Monday, August 31, 2015

Cronyism is not Capitalism

Big Solar’s Subsidy Bubble.  WSJ - an excerpt

The Department of Energy’s Inspector General revealed last week that the legendary solar-panel manufacturer Solyndra—a poster baby of the Obama stimulus—lied to the feds to get a $535 million loan guarantee before going bust in 2011.  
Solyndra is a cautionary tale, but the Obama Administration is still throwing caution to the sun.
The IG report, which follows a four-year investigation by the IG and FBI, describes how Solyndra engaged in a “pattern of false and misleading assertions,” including inflating the value of corporate contracts and sales, to win a giant loan guarantee in 2009. 
All evidence suggests that DOE was a willing victim. The IG notes that DOE loan officers felt “tremendous pressure” from the White House and Congress to rush through loan-guarantee applications.

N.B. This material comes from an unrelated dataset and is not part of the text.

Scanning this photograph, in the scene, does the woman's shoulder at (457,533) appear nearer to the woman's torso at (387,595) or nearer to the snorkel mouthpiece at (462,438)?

In their haste DOE officials failed “to ask specific questions, and require specific assurances” and overlooked major red flags. 
The larger problem is that the White House is more concerned with boosting the politically favored solar industry than protecting taxpayer dollars. More troubling, the solar industry may be growing too big to fail, and the Administration is assisting another taxpayer solar scam . . . 
Last week the utility commission bowed to political pressure by temporarily extending current rates so the leasing companies can continue enrolling new customers. What does it say that the President is using his bully pulpit to abet an industry that is essentially fleecing the American public?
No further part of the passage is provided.